Panspermia is extremely unlikely. Sure we got meteorites from Mars, but Mars and Earth are practically touching compared to the nearest extra-solar planet. And planets that are in the goldilocks zone of all essential parameters are extremely rare. The closest one could be thousands of light-years away.

You should let those scientists and astronomers know about this...
 
Please give me one example how a computer can "become" trapped in a "recursive cycle"

Def enternalLoop():
while true:
eternalLoop()

You could also toss in a line about factoring ever increasing prime numbers until the thing freezes or dies. I mean, if you can't #### up a computer in less than ten lines of code, I question what kind of programmer you are. They're dumb as ####.
 
Def enternalLoop():
while true:
eternalLoop()

You could also toss in a line about factoring ever increasing prime numbers until the thing freezes or dies. I mean, if you can't #### up a computer in less than ten lines of code, I question what kind of programmer you are. They're dumb as ####.

Now, this isn't "becoming" trapped in a "recursive cycle", this is writing an errant program that intentionally puts the computer (or at least one process) in an endless loop. It's a programming error, and not what we were talking about.

What we were really talking about was putting a computer, most likely some AI, into an endless recursive loop by telling it something like: "This sentence is false". This would presumably cause the thing to melt down because If "this sentence is false" is true, then it is false, but the sentence states that it is false, and if it is false, then it must be true, and so on.
 
I’m not sure it’s that unlikely that other planets races are the basic shape as us.

How do you know the reason we developed abstract reasoning isn’t that the two legs, two arms form isn’t the optimal form for developing such traits?

Now the odds we can reproduce with those aliens is much lower.
 
Now, this isn't "becoming" trapped in a "recursive cycle", this is writing an errant program that intentionally puts the computer (or at least one process) in an endless loop. It's a programming error, and not what we were talking about.
All real world programs are errant. It's why hacking is a thing. And if you think your software is perfect, guess what? The hardware is made of Swiss cheese.

What we were really talking about was putting a computer, most likely some AI, into an endless recursive loop by telling it something like: "This sentence is false". This would presumably cause the thing to melt down because If "this sentence is false" is true, then it is false, but the sentence states that it is false, and if it is false, then it must be true, and so on.
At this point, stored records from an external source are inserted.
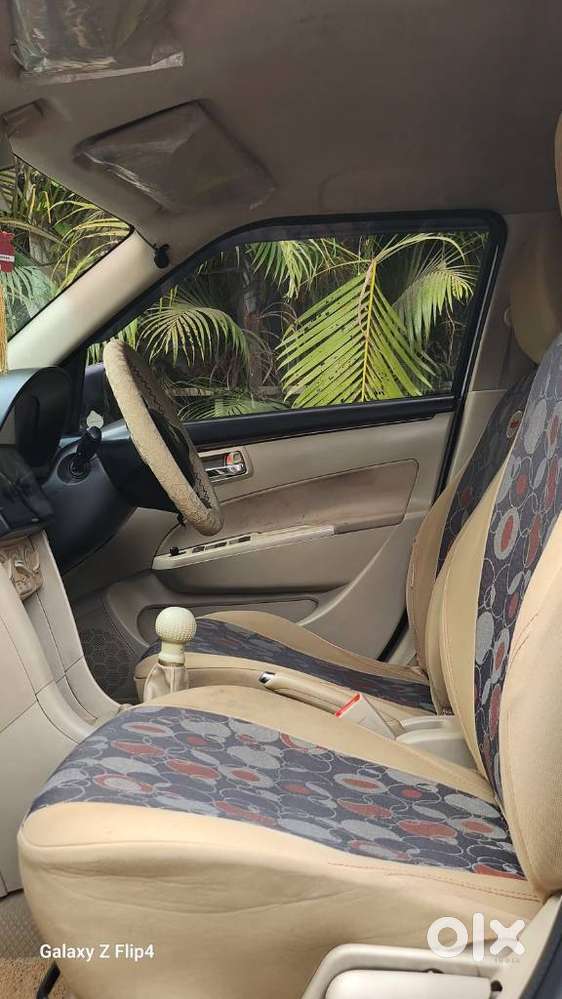 Maruti Suzuki Swift Dzire Vdi Bsiv, 2014, Diesel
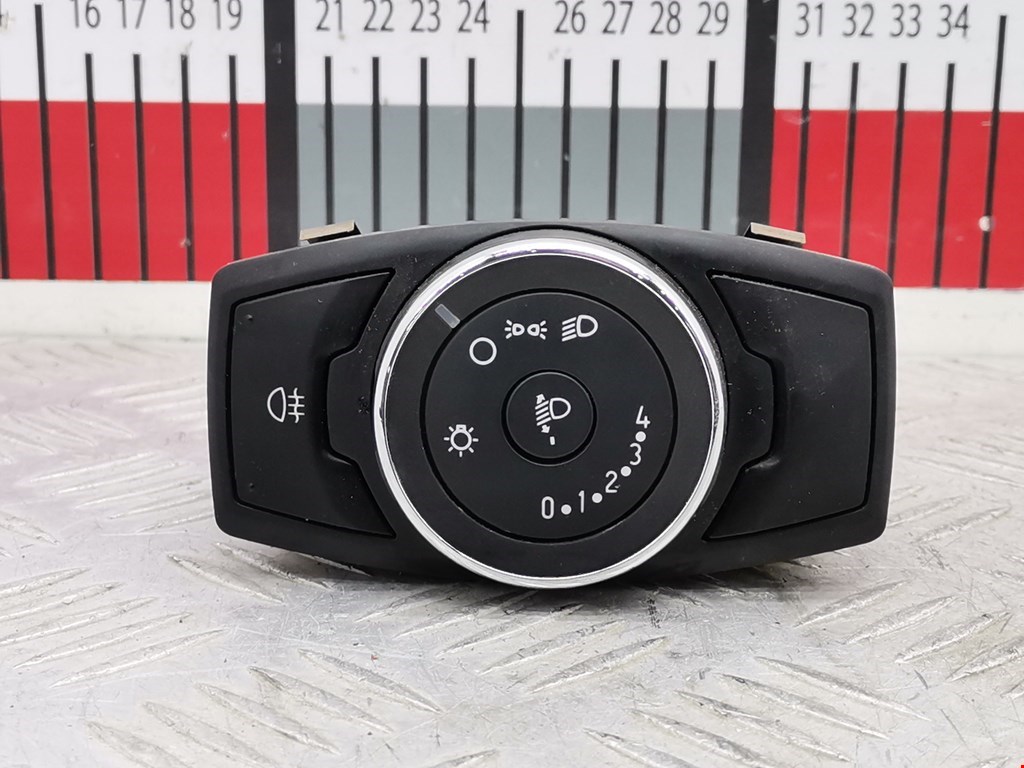 Переключатель света фар FORD Transit/Tourneo Custom 2012-2023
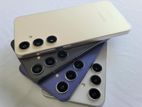 Samsung Galaxy S24 512GB/256GB 8GBRam (Used)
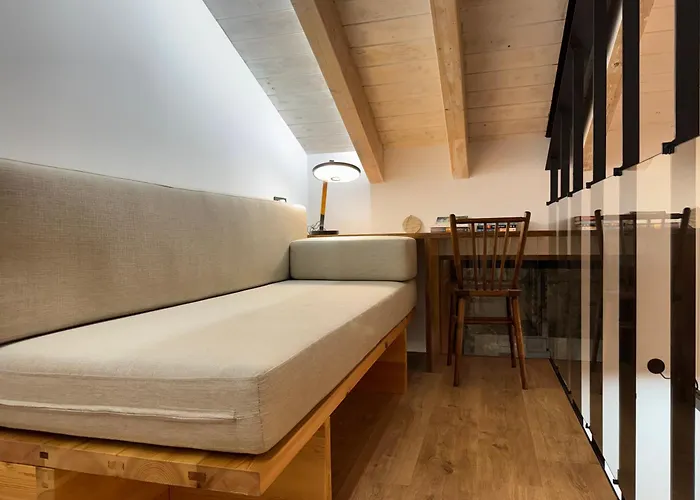 Holiday home Casa Gafura *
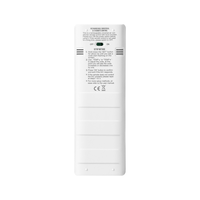 Télécommande universelle OEM personnalisée K-1308E pour climatisation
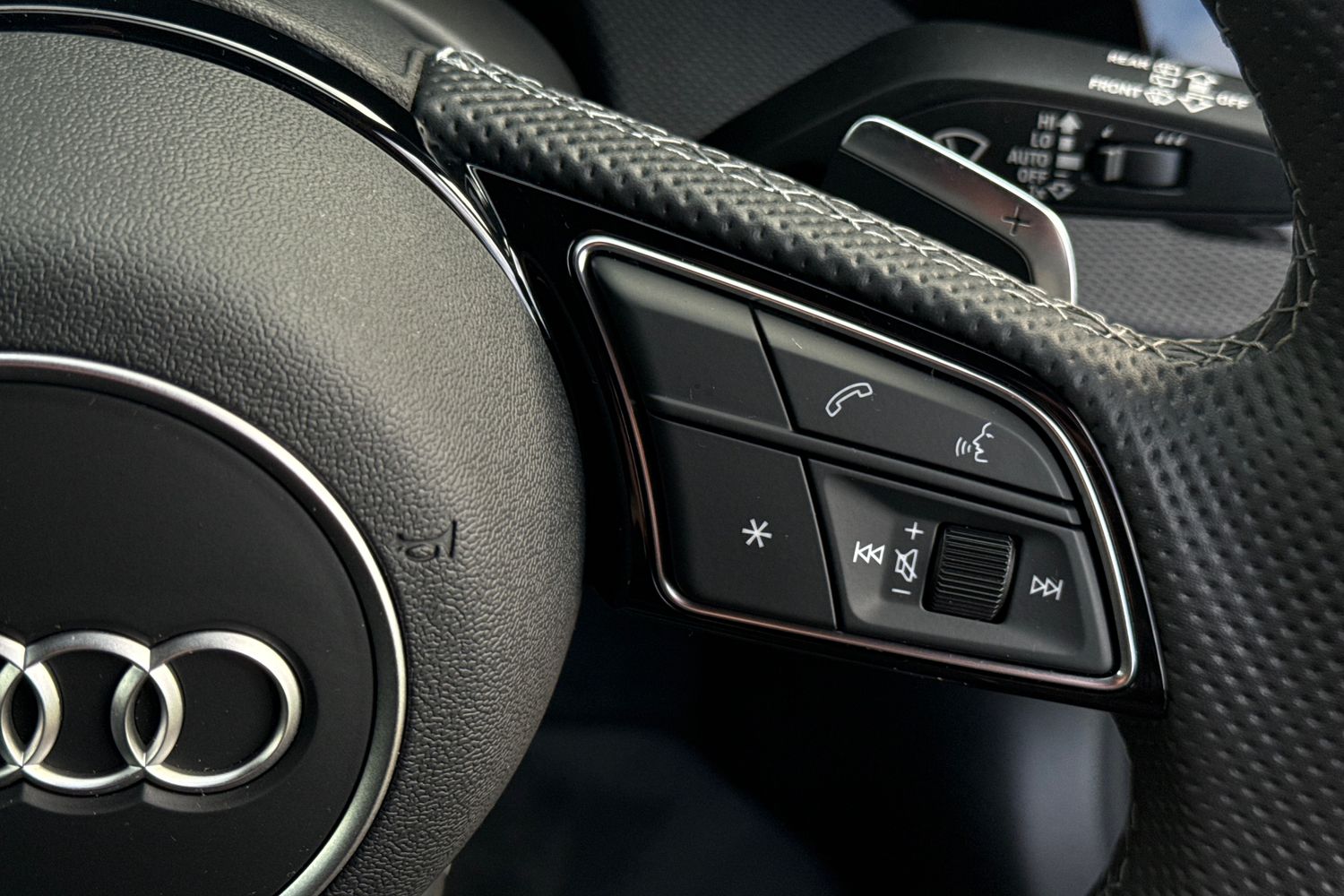 Used Audi A3 2025 for sale - 76649268: Photo 49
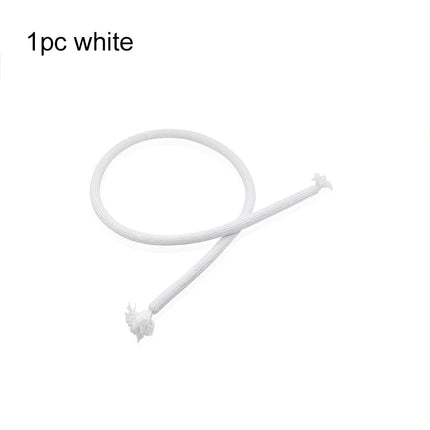 1/2/4pcs Indian Rope Trick and Treat Props Soft Hard Change Rope Festival Performance Supplies Professionnel Magic Show TMZ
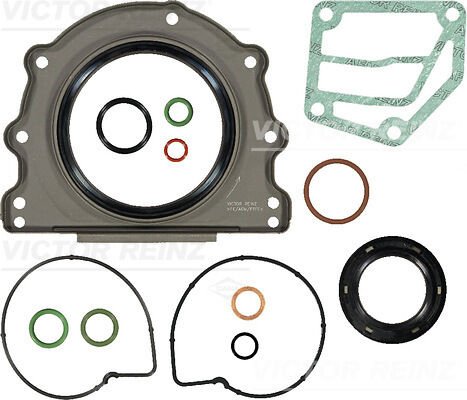 TAKIM CONTA ALT MERCEDES M166 W168 W414-V.REINZ 083538401-A1660100114-130.510
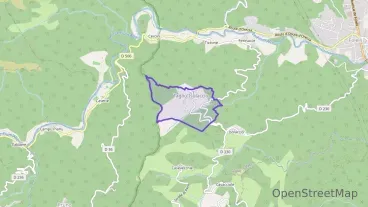 appartement de deux chambres 60 m² à vendre à Taglio-Isolaccio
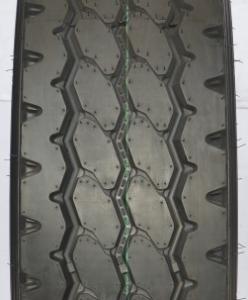 Wholesale Radial Truck Tires Commercial Truck Tires Open Shoulder Design 10.00 R20 AW001 from china suppliers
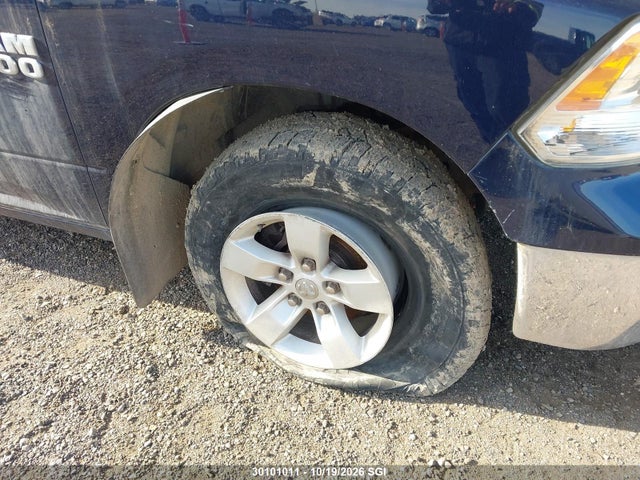 RAM 1500 Slt 2015 1C6RR6LG0FS607366 Image 19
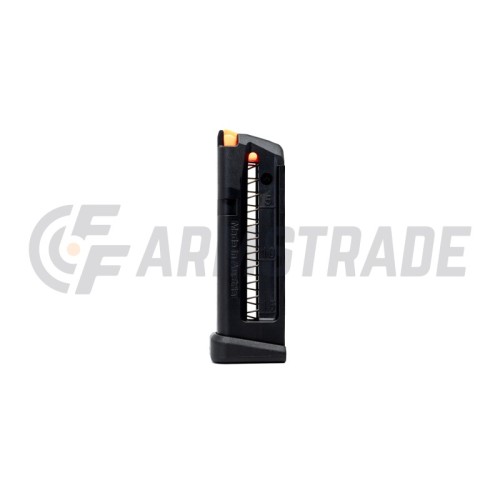 Magazynek HI CAP do Glock G44, 15 naboje, .22 LR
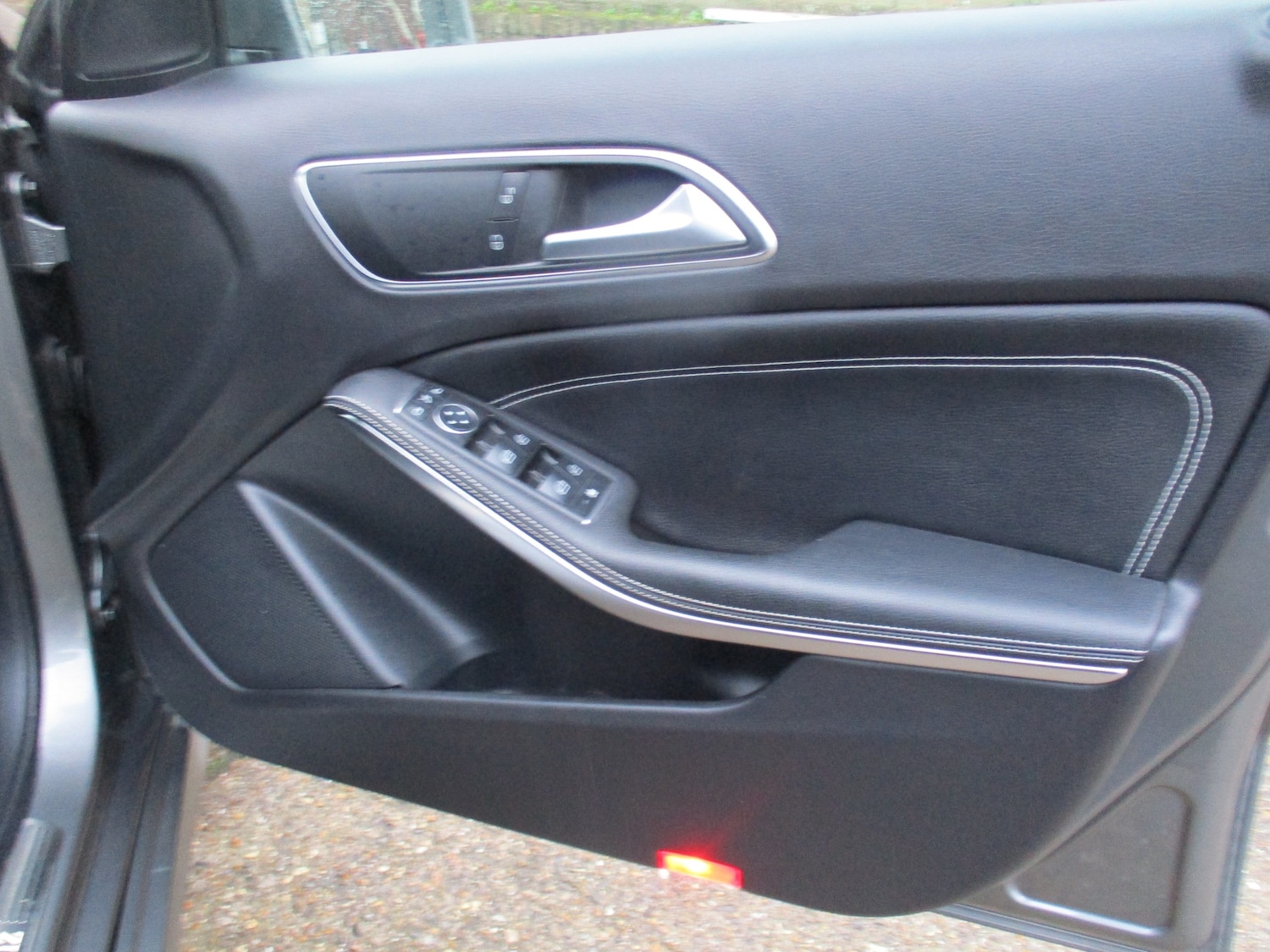 Used Mercedes-Benz A-Class 2013 for sale - 77491050: Photo 14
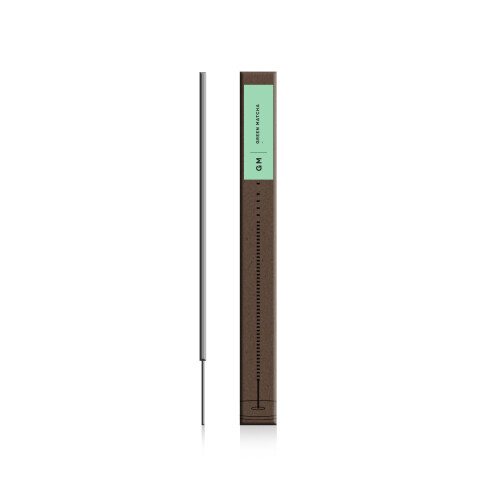 INCIENSO GREEN MATCHA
Sounds like the system didn't sanitize its inputs. Which...yeah...hilarity will ensue the moment you expose that app to the world. Hey, at least it didn't start spouting alt-right race hate
 
I’m not sure it’s that unlikely that other planets races are the basic shape as us.

How do you know the reason we developed abstract reasoning isn’t that the two legs, two arms form isn’t the optimal form for developing such traits?

Now the odds we can reproduce with those aliens is much lower.


I still wanna get me one of them Klingon wimmen.
 
That earthlike planets are as common as dirt...

That you can go on any planets or even moons for that matter without any kind of breathing equipment, let alone an EV suit. In one episode we see Riker and team go down on a planet where there are toxic gas emanations and they don't take any kind of precautions, they even have trouble beaming them back. I think that breaks the foolish barrier...

EVEN if we find planets with life on them, it's likely that we won't be able to breathe their atmosphere. Earth's atmosphere has changed considerably since life appeared on it. A hundred million years ago it contained twice as much oxygen as it does today.
 
Star Trek taught me that humanity can rise above barbarism and savagery and be better than all that.

Kor
 
Star Trek taught me that humanity can rise above barbarism and savagery and be better than all that.

Kor

That would be a first. Each time when it looks like democracy is on the right track, the nazis (or people like them) are making a come back.